Monday, November 9, 2015

The Biennial Convention: One place in town where you can’t lose!

I like to play blackjack. I’m not addicted to gambling. I’m addicted to sitting in a semicircle.
— Mitch Hedberg

Gaming machines and poker lounge at Aria Resort and Casino.

I mentioned in yesterday’s post that, until now, I haven’t spent much time in Vegas. So, unlike Kenny Rogers’ “The Gambler,” I haven’t had much reason to develop a poker face. Back when CB radios were the hottest social medium goin’ and the marketing department at 3M, where I worked at the time, used the craze to promote team building, I was assigned the “handle” Smiley. If given a choice, I might have chosen a more tough-guy moniker, but I took what I was dealt and, over time, decided there are worse names.

Although I am not a gambler, I recognize that “The Gambler” deals some great wisdom with his “know when to hold ‘em, know when to fold ‘em, know when to walk away, know when to run.” Those are life lessons we all need to know, and nurses have to know a whole ‘nother set of “know whens” to do their jobs effectively.

Which is why the 43rd Biennial Convention is such a great place for nurses to be. Here in Las Vegas, some win big, some win something, some lose a bit of spare change, and others lose their shirts. Not so at the 43rd Biennial Convention! Here, everybody’s a winner! It’s a win-win, a sure bet, one you can’t lose.
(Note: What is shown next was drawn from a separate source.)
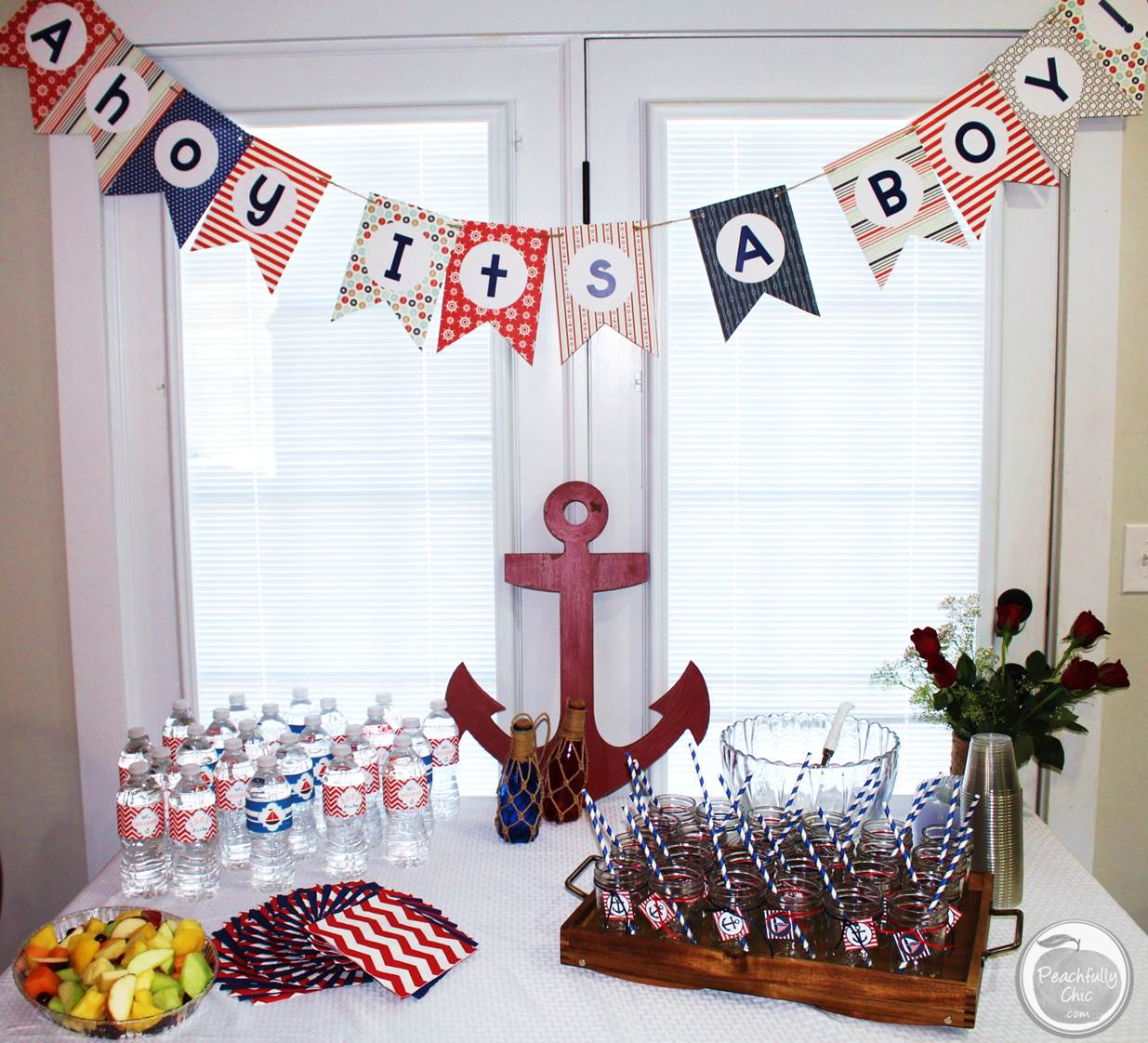 10 ideas for a nautical themed baby shower ramshackle glam for Baby shower theme decoration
You get the idea.

Today’s reports and reflections all relate to “place,” and Daniel Oerther kicks it off with the question, “What’s the value of a place?”
— James Mattson, editor, Reflections on Nursing Leadership (RNL)

What's the value of a place?

By Daniel B. Oerther, PhD, PE, BCEE, honorary member of the Honor Society of Nursing, Sigma Theta Tau International and Jefferson Science Fellow in the U.S. Department of State, is the John A. and Susan Mathes Chair of Environmental Health Engineering at Missouri University of Science and Technology.
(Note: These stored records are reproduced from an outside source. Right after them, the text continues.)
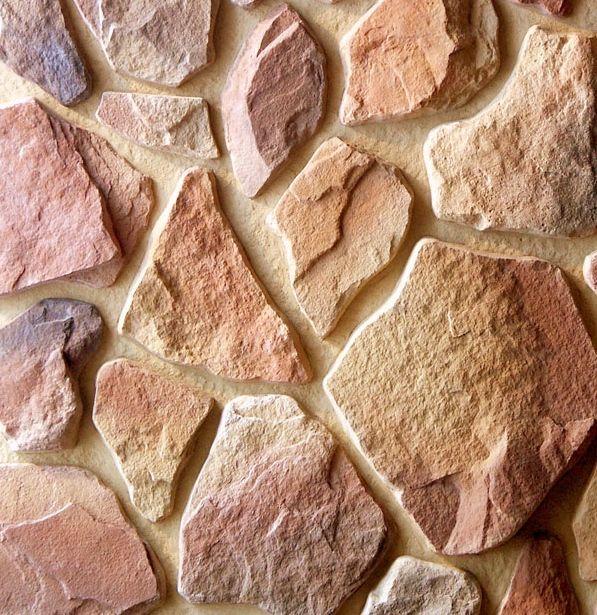 Камень для облицовки своими руками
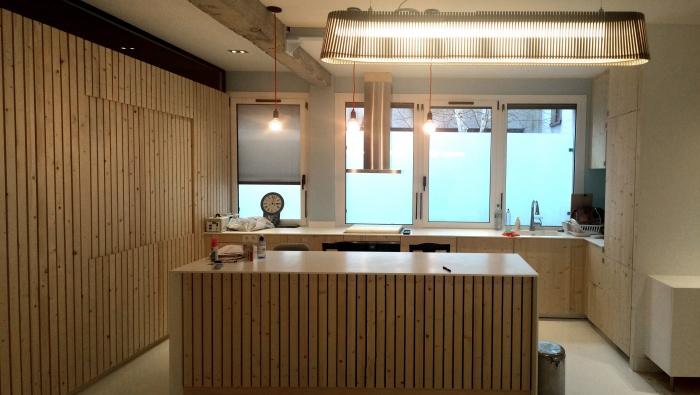 L'appartement japonnais : L3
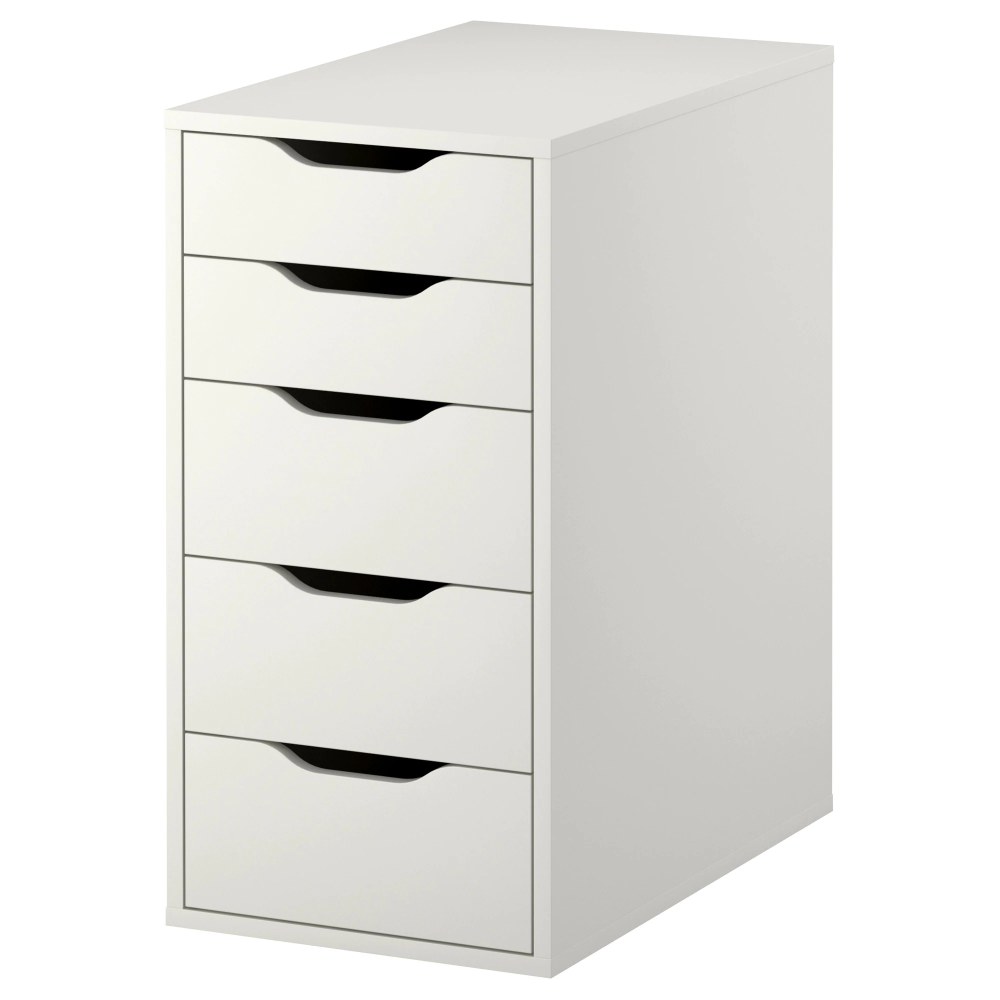 ALEX Drawer unit, white, 14 18x27 12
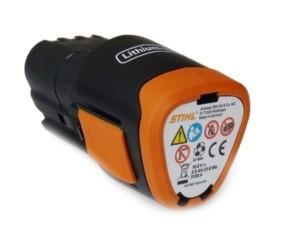 Аккумулятор для  HSА 25 арт.45154006500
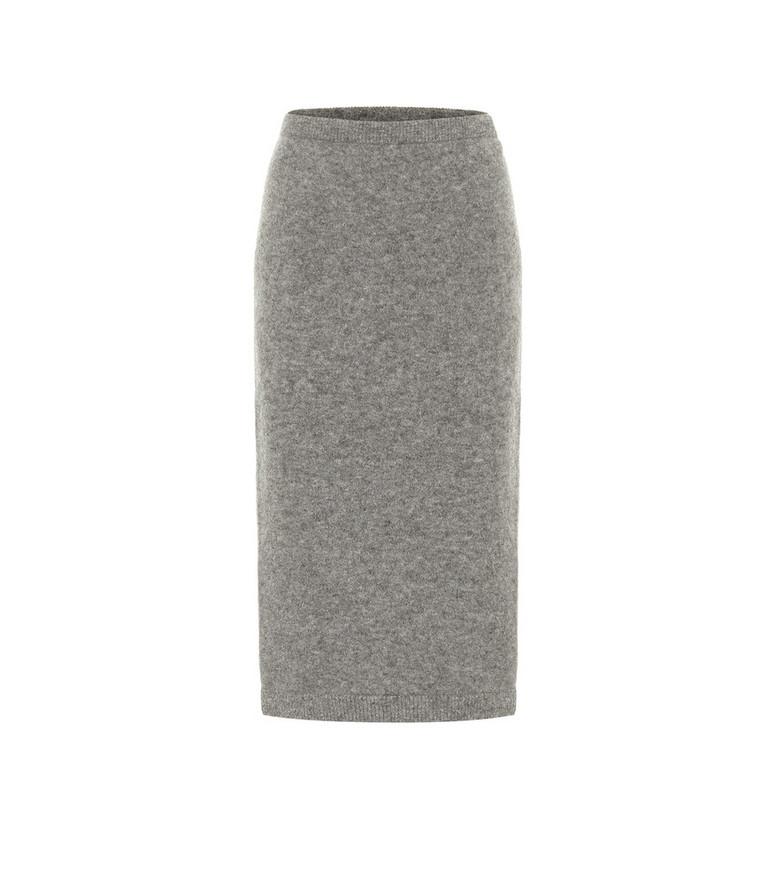 Dorothee Schumacher Soft Flash alpaca-blend knit midi skirt in grey
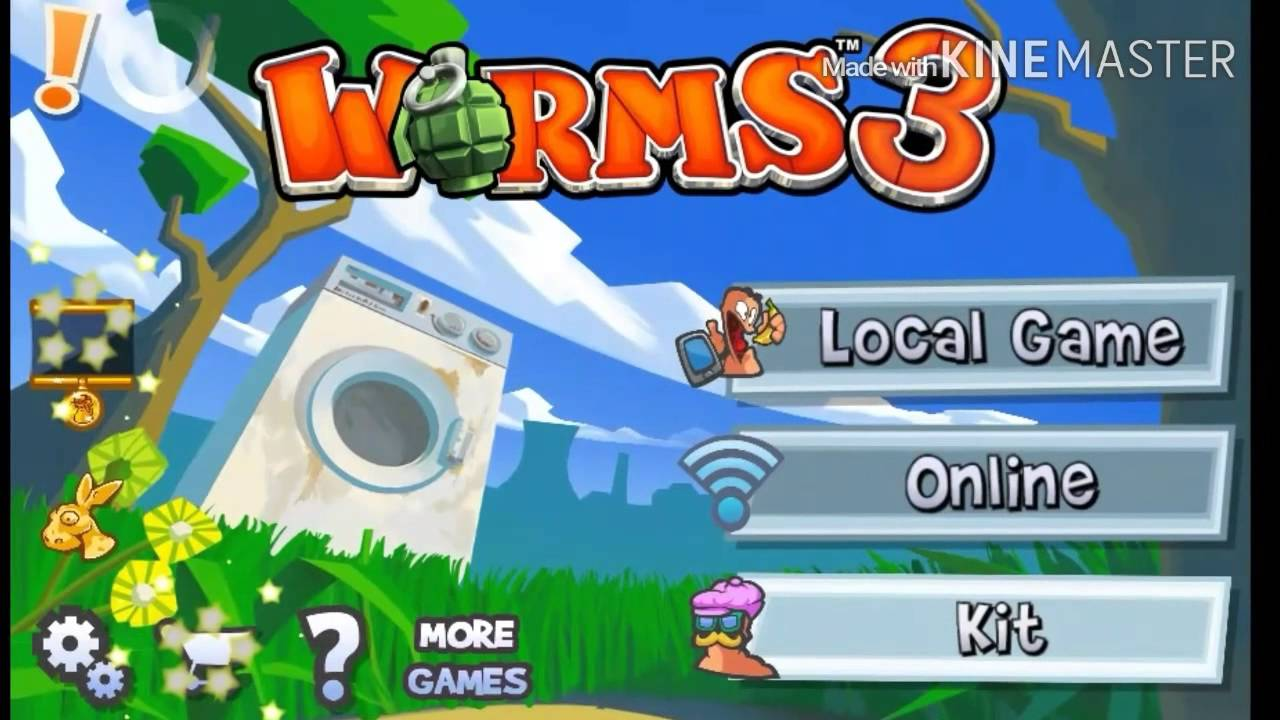 Worms Download Free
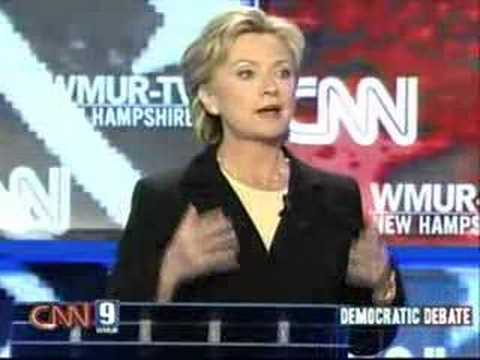 2007 NH Democratic Presidential Debate (Part 3)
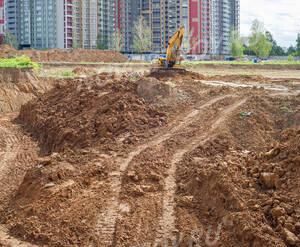 ЖК «Лобачевского, 120»: ход строительства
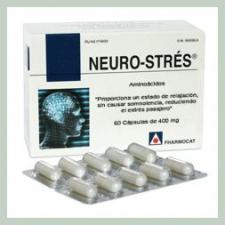 Neuro Stres 60 Cap.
In a digitally connected world, every international organization must ask itself this important question: What’s the value of a place? On Sunday, as a member of the board of directors of the STTI Building Corporation, I had a chance to spend time sharing answers to this question.

Dan Oerther at the board meeting of the STTI Building Corporation.

For the Honor Society of Nursing, Sigma Theta Tau International (STTI), some of the answers are obvious: We were founded in Indianapolis, and we return every four years for alternating biennial meetings. We value our online “places,” including The Circle, webinars and Snap Sessions. And, of course, we continue to value our opportunities to gather together at chapter meetings. Those special face-to-face times are still important!

But have you taken time to think about the less obvious answers to this question? For example, did you know that our “experiment” with a regional STTI office in South Africa went well? In fact, it went so well that we’re extending the relationship in South Africa, and we’re expanding to establish additional offices in Brussels and Singapore, as stated in President Klopper’s Opening Plenary remarks. The “places” for our educational and research meetings as well as our academies and institutes are expanding globally. In fact, STTI is undergoing tremendous change in how we consider the value of a “place” when we strive to meet the needs of our diverse membership around the world.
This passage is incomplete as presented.